Amazon didn’t reveal a phone or a set-top box as many speculated it would (not yet, anyway), but it did announce a murder of Kindles (not a lot of people know this, but Kindles and crows both take the same collective noun), including some 9-inch HD devices that are priced to move. Priced to move content, that is. (BOOM, PROFESSIONAL WRITER HERE.)
The Macalope has long wondered why everyone has to be making their own tablets, phones, and toaster-fridges—used to be that you would just try to be the best you can be and the kids would beat a path to your door—but Amazon really seems to be getting it right. Because while it’s made its own platform, it’s still working hard to get on other devices.

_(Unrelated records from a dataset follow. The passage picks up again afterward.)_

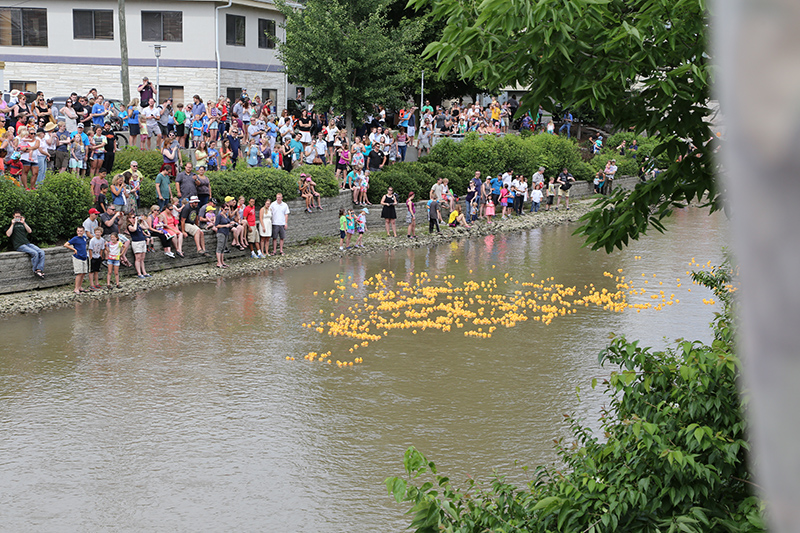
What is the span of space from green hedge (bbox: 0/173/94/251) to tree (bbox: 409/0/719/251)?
52.7ft

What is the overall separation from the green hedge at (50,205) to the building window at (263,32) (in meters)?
22.7

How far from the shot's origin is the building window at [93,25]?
39125 millimetres

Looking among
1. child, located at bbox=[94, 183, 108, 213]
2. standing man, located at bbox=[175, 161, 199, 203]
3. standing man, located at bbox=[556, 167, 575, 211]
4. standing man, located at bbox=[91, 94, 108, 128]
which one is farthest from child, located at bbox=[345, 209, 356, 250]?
standing man, located at bbox=[556, 167, 575, 211]

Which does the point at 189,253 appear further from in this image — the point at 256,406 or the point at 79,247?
the point at 256,406

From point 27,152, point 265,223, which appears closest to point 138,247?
point 27,152

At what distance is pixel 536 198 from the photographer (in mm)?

“Verizon Wireless to preload Amazon apps on select Android devices” (tip o’ the antlers to Michael Gartenberg)
Amazon should not be concerned with selling Kindles. It should be concerned with selling content. And that is precisely what it’s doing. Kindles are a storefront for them, a means to an end, not the end itself.
The Macalope doesn’t know how much Amazon has spent to date to make the entire Kindle line, but he’d be very shocked if it came anywhere near the $12.5 billion Google spent to acquire Motorola, even without what it spent on its own before that.
Amazon has cleverly co-opted Android for its own purposes, leveraging the technology against Google. “Thanks for the operating system and building up the developer base! Sorry you don’t have as much content as we do! Ha-ha, not really!”
While it was easy and correct to say that last year’s Kindle Fire was really more Google’s problem than Apple’s, it’s a little harder to say that about this year’s models. Sure, it still makes things hard on Google, but Apple’s got to be wondering where its sweet price advantage went.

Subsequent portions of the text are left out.